**What to work on**
Reproduce the items character for character, starting from the very first line and stopping after the line that contains "181L205 210L227 198L240".

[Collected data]

########

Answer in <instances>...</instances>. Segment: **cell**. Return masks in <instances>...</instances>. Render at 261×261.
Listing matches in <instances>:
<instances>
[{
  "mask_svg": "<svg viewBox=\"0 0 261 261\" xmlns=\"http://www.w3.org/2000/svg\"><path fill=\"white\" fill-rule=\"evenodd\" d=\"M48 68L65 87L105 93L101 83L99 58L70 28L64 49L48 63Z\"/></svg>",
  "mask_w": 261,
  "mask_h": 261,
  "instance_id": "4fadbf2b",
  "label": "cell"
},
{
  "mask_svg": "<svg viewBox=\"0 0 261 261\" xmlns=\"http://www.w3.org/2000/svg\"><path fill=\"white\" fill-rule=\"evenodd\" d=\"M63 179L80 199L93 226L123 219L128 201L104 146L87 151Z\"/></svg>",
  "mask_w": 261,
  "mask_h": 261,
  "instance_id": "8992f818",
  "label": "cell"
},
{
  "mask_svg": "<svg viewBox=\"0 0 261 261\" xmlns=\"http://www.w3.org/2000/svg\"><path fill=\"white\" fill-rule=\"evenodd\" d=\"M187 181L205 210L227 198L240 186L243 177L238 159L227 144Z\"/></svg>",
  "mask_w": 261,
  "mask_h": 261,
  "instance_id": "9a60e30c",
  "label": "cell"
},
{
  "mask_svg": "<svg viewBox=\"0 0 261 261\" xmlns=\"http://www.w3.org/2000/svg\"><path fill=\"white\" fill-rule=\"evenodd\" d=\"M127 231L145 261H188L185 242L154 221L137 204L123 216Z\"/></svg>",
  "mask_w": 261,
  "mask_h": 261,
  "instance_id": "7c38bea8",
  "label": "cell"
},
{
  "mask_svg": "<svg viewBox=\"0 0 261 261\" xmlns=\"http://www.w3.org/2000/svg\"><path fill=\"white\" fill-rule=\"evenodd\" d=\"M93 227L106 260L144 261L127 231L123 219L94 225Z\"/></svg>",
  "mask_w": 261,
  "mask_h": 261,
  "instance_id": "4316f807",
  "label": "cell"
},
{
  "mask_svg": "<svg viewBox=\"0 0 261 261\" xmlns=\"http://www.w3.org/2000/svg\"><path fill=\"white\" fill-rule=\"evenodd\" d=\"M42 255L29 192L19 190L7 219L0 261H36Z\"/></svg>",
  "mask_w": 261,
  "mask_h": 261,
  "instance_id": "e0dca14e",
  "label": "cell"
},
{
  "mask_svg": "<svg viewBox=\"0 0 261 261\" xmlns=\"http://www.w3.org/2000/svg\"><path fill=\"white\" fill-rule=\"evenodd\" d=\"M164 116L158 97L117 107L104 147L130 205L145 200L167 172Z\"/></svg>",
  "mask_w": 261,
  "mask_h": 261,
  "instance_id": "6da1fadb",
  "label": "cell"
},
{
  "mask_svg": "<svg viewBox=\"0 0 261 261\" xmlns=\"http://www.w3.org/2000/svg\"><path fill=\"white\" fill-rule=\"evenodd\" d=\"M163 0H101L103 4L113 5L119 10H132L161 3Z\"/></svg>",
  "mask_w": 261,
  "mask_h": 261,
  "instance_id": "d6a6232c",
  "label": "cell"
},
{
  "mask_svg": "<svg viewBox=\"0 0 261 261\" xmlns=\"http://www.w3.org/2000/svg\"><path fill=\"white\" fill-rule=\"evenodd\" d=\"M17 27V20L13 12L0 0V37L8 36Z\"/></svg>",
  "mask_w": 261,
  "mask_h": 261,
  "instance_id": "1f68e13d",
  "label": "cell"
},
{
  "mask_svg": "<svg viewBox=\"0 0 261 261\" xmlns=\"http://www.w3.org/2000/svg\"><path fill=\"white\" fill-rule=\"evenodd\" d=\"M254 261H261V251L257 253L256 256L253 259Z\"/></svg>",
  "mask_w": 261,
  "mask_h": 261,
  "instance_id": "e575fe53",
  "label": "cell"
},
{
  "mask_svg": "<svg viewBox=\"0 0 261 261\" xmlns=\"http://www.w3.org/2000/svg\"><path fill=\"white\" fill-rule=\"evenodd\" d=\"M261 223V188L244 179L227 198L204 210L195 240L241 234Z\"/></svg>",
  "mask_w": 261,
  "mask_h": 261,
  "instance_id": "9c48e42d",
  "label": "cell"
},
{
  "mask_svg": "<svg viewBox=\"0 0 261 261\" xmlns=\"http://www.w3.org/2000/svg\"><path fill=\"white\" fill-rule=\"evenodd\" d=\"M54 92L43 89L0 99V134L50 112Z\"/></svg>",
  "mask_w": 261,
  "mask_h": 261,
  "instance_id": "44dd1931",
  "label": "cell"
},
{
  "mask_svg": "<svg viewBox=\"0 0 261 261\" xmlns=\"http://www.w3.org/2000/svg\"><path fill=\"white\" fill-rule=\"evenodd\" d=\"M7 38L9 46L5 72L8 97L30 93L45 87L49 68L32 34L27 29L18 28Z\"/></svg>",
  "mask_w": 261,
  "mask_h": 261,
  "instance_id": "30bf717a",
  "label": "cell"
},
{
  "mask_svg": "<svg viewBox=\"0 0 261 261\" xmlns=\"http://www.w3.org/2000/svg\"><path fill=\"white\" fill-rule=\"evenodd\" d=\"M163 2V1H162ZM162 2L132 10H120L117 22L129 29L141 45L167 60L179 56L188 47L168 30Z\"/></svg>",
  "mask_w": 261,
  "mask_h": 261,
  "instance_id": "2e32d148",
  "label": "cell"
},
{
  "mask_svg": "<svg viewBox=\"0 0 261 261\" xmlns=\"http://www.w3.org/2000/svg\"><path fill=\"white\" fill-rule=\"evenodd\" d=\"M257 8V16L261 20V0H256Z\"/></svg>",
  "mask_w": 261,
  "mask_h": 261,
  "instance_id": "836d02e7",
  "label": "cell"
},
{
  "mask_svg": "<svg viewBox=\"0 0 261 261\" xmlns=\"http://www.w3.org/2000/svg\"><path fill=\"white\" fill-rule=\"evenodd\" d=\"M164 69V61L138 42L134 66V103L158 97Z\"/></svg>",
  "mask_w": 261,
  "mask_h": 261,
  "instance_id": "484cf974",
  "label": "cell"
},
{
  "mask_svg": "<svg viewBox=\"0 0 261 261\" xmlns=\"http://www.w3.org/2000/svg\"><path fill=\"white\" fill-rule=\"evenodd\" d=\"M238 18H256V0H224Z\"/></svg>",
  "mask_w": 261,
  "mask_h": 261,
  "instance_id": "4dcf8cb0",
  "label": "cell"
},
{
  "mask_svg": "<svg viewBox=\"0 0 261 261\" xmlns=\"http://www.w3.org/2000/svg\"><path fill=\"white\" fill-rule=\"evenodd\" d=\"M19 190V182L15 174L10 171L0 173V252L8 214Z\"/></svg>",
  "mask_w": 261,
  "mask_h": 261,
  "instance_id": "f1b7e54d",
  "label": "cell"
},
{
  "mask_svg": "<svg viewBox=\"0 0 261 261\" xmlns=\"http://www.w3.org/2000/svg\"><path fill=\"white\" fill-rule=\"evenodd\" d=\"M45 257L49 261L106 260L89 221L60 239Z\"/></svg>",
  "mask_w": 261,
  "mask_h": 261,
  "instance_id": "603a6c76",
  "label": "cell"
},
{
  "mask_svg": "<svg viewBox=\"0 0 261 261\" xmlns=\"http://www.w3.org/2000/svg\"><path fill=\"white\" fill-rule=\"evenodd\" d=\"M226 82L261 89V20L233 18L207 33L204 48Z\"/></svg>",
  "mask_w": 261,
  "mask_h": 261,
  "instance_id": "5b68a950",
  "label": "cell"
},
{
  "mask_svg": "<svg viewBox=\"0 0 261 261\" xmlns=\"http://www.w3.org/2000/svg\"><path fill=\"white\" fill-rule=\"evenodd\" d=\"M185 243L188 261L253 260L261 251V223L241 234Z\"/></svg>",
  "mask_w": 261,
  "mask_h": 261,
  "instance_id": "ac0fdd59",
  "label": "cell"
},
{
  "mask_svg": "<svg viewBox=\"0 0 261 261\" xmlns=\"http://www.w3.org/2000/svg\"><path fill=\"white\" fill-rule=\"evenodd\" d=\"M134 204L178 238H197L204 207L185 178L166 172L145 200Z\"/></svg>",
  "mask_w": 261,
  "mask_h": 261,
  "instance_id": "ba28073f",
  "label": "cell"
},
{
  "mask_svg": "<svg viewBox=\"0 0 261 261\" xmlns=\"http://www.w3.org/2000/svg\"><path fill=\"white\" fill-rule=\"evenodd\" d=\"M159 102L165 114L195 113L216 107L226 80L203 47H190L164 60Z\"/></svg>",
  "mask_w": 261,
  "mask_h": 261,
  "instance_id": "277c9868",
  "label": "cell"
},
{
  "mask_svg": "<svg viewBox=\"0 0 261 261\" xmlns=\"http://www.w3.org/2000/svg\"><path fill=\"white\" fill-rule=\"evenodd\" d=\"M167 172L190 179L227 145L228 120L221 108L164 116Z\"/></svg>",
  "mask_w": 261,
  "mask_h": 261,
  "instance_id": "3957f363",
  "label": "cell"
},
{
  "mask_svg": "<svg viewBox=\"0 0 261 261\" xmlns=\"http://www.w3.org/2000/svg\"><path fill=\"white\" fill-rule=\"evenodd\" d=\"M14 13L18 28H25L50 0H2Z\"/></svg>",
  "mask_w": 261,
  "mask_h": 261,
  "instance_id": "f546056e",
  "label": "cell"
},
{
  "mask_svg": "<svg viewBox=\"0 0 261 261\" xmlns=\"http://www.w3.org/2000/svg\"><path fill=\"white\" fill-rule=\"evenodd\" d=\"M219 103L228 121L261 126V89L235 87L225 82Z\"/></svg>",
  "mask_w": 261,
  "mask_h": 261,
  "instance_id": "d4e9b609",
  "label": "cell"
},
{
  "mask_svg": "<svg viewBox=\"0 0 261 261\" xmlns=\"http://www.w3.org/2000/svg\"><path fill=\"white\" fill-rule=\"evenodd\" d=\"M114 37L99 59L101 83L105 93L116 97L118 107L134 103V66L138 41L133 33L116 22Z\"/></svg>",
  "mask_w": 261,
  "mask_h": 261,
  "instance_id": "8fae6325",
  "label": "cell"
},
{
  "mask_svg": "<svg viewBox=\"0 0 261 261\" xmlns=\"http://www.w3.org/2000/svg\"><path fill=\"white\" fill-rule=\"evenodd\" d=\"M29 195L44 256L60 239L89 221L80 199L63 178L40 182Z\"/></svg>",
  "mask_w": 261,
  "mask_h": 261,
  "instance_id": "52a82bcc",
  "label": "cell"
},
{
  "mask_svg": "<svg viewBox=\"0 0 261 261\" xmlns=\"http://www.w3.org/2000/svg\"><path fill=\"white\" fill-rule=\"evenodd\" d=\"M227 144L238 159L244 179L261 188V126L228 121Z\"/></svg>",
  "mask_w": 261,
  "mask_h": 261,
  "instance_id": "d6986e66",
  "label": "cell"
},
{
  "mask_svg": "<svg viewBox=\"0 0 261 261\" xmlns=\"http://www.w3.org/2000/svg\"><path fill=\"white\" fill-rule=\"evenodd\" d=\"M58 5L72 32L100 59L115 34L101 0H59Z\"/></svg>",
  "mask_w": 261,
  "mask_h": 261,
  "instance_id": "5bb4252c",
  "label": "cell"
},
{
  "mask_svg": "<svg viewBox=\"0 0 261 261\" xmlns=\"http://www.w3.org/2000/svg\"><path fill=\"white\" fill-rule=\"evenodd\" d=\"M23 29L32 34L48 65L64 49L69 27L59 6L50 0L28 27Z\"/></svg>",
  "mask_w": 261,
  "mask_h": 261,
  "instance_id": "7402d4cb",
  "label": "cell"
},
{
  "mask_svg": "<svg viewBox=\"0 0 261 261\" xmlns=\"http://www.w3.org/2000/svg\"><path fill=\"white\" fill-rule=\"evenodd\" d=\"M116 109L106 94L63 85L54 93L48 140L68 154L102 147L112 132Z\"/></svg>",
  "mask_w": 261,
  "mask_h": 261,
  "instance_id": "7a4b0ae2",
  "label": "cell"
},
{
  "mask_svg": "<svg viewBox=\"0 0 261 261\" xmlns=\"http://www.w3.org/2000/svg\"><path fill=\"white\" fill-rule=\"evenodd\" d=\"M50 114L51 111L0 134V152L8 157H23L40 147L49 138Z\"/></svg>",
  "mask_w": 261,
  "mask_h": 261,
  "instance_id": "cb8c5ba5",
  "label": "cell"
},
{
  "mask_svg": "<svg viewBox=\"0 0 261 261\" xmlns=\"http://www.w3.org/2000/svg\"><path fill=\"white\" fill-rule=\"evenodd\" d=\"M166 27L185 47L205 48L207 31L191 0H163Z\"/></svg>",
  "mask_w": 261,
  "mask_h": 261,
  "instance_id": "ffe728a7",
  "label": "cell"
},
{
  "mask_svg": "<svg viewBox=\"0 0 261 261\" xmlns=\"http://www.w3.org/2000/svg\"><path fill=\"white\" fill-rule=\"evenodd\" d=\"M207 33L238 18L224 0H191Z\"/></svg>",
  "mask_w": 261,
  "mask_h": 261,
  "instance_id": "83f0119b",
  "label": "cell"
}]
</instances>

########

**Solution to this problem**
Answer in <instances>...</instances>. Segment: **cell**. Return masks in <instances>...</instances>. Render at 261×261.
Listing matches in <instances>:
<instances>
[{
  "mask_svg": "<svg viewBox=\"0 0 261 261\" xmlns=\"http://www.w3.org/2000/svg\"><path fill=\"white\" fill-rule=\"evenodd\" d=\"M48 68L65 87L105 93L101 83L99 58L70 28L64 49L48 63Z\"/></svg>",
  "mask_w": 261,
  "mask_h": 261,
  "instance_id": "4fadbf2b",
  "label": "cell"
},
{
  "mask_svg": "<svg viewBox=\"0 0 261 261\" xmlns=\"http://www.w3.org/2000/svg\"><path fill=\"white\" fill-rule=\"evenodd\" d=\"M63 179L80 199L93 226L123 219L128 201L104 146L87 151Z\"/></svg>",
  "mask_w": 261,
  "mask_h": 261,
  "instance_id": "8992f818",
  "label": "cell"
},
{
  "mask_svg": "<svg viewBox=\"0 0 261 261\" xmlns=\"http://www.w3.org/2000/svg\"><path fill=\"white\" fill-rule=\"evenodd\" d=\"M187 181L205 210L227 198L240 186L243 177L238 159L227 144Z\"/></svg>",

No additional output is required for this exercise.